И вот как-то в такое ранневесеннее время дед Касьян вдруг заметил, что из его «сажка» стали исчезать поросята. К тому времени он отстроился за станицей, у своей мельницы. Живность всякую держал в сараях и кутках, а для свиней строил маленькие дощатые домики «на курьих ножках» (подставках) – «сажки». В морозы их утеплял камышом и соломой, а в погожие дни разбирал утепление, и свиньи дышали свежим воздухом. Сбоку у хлева-«сажка» была дверка, через которую его обитателям меняли подстилку, а впереди – проем в одну доску, в который вставлялся ящик-корыто для корма. Просто и удобно. Самый лучший «сажок», просторный и крепкий, с деревянным петушком на покатой крыше, дед выделил поросной свинье, где она блаженствовала на сухой соломе, что твоя барыня-боярыня. Если в других «сажках» похрапывало по три-четыре «пидсвынка», то в этом – царствовала мать-свинья со своим опоросом.
В ту памятную зиму свинья Хивря подарила хозяину не то шестнадцать, не то восемнадцать розовеньких красавчиков-поросяток, ровненьких, один к одному. Дед Касьян очень гордился этим опоросом, и если случались гости – непременно показывал им Хиврино потомство, хвастаясь и радуясь ему, как неоспоримому собственному достижению. И вот как-то недели через три-четыре после появления на свет поросячьего поколения дед демонстрировал его куму Тарасу, и тот, дотошная и каверзная душа, посчитал приплод и уличил дружка если не в брехне, то в явном преувеличении: поросят было, допустим, не шестнадцать, или там восемнадцать, а на одного меньше. Дед ему не поверил, пересчитал сам, и не раз, и не два, перетряс солому, и как это было не досадно, кум Тарас оказался прав. Одного поросеночка действительно не доставало.
А был!
Дед плохо спал ночь, на утро еще раз пересчитал своих ненаглядных. Их теперь стало меньше на две младенческих поросячьих души. Задумался дед Касьян. Никто чужой по его базу не блукал, собаки ночью не гавкали… Нечистая сила вряд ли довольствовалась бы одним-другим свиненком… Может, Хивря ненароком сглотнула их? По слухам, за ними, свиньями, это водилось… Только вряд ли: Хивря у него не такая… Но поросят-то не стало, словно их черти с галушками съели, хоть плачь, хоть тужи.
В общем, дед решил устроить засаду. Перед вечером надел старый раздергай-кужушок, валенки, и залез в Хиврин дворец. Устроился поудобней, так, чтобы сквозь щели в передней стенке «сажка» было все видно. Пригрелся у Хивриного бока, и через час-другой стал подремывать. А может, и вовсе заснул. Только в нужный момент его как будто кто в бок толкнул – проснулся и видит, а ночь была «мисячна, зоряна», что по дорожке через сад прямисенько к его «сажку» спокойной трусцой приближается волк. «Эге, – сказал себе дед, – будэ дило…»
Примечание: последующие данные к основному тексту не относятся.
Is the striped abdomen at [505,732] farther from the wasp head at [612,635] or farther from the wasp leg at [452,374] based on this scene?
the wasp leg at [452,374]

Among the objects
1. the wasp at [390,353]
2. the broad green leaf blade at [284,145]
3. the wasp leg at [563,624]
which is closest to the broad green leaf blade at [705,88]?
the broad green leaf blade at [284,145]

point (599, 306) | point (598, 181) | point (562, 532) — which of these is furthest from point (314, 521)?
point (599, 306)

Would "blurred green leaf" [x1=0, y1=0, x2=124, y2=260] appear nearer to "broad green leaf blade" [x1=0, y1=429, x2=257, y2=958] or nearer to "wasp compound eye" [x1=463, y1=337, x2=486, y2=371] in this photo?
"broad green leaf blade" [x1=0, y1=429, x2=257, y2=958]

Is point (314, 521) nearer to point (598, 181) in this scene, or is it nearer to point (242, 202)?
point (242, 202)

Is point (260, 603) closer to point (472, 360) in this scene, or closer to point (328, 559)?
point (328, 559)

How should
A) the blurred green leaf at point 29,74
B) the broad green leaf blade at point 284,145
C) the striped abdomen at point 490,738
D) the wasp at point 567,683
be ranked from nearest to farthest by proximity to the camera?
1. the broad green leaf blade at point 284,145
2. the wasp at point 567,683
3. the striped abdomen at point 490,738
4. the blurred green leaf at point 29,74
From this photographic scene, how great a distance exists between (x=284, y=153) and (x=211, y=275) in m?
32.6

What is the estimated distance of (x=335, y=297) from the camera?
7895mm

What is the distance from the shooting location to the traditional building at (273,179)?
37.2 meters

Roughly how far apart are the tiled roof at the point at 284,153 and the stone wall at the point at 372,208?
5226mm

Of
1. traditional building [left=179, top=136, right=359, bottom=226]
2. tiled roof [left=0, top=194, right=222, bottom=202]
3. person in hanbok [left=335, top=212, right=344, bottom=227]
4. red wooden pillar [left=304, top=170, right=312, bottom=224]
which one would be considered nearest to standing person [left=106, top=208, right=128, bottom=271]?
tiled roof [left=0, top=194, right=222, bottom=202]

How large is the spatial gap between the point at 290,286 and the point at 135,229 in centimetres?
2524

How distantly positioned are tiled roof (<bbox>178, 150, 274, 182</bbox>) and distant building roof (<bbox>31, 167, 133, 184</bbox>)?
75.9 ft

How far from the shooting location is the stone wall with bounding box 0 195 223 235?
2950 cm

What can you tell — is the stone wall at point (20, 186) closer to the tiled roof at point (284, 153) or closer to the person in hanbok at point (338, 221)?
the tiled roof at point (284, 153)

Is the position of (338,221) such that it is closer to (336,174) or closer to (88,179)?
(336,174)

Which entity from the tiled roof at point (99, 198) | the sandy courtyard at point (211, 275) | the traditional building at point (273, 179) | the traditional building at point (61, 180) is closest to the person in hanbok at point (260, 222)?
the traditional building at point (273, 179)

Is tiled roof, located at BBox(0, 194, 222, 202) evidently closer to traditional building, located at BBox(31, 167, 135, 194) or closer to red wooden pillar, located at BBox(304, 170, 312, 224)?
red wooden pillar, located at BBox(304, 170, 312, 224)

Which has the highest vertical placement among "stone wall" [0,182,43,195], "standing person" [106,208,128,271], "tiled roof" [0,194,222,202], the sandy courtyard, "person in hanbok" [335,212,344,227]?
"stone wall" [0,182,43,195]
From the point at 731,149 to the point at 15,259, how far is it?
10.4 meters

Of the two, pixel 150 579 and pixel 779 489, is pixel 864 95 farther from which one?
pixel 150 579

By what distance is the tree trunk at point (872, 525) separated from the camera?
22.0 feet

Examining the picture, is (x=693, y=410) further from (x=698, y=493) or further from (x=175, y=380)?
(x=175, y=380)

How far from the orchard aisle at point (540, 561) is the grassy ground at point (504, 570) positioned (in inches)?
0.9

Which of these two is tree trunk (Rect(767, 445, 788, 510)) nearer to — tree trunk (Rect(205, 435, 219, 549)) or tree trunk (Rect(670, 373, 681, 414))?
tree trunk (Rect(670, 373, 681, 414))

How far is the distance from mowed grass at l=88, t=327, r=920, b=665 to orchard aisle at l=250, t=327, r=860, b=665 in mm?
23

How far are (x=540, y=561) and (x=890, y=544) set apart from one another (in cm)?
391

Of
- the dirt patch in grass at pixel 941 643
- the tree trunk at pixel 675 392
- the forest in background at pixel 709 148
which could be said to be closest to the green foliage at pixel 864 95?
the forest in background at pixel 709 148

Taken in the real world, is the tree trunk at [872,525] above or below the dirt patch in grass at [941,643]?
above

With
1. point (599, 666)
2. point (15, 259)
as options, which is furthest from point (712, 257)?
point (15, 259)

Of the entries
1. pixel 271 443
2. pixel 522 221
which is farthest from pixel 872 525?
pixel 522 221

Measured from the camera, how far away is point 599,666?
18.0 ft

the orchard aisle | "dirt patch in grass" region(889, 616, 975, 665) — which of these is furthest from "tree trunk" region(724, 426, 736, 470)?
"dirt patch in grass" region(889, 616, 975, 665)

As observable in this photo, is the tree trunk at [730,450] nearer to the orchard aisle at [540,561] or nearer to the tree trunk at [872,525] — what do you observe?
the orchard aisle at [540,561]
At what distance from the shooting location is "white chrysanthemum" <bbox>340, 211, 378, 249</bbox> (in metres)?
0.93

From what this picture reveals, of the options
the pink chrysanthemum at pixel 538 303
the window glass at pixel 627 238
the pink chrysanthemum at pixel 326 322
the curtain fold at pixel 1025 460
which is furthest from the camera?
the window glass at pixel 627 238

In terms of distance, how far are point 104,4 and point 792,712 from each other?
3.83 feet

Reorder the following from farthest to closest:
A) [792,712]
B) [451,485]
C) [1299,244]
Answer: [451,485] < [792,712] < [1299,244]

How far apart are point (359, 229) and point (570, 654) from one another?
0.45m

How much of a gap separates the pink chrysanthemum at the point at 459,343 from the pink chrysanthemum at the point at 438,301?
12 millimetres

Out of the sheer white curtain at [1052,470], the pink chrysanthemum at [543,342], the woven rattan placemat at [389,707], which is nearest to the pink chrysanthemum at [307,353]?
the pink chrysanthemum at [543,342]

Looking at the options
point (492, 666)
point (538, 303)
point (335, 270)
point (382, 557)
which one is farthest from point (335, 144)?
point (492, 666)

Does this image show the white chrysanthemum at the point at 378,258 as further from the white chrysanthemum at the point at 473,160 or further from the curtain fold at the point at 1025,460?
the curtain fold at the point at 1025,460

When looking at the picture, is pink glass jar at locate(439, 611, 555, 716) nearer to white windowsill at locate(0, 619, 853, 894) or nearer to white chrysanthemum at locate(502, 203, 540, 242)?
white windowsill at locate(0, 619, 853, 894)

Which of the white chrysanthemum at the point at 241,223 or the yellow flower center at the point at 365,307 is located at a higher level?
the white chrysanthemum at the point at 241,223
Волк между тем подошел к хлеву, остановился и, как показалось деду Касьяну, – усмехнулся, а может, слегка ощерился, показал зубы. «Где ж мои собаки? – спросил себя дед. – Ну, сучьи дети, погодите…»
Волк повернулся спиной к хлеву и дед с удивлением увидел, что внутрь «сажка» через кормовой вырез, прямо по корыту, просунулся волчий хвост, и волк стал им вертеть, как бы подметая пол «свинячьего дворца». Хивря, почувствовав ласковое прикосновение волчьего хвоста, благодушно похрюкивала. Волк настойчиво елозил хвостом, пока не зацепил крайнего поросенка, а, зацепив его, стал подкатывать к корыту. «Так, так, – смекнул дед, – говорят, волка ноги кормят, а хвост у него, видать, и есть пятая нога!»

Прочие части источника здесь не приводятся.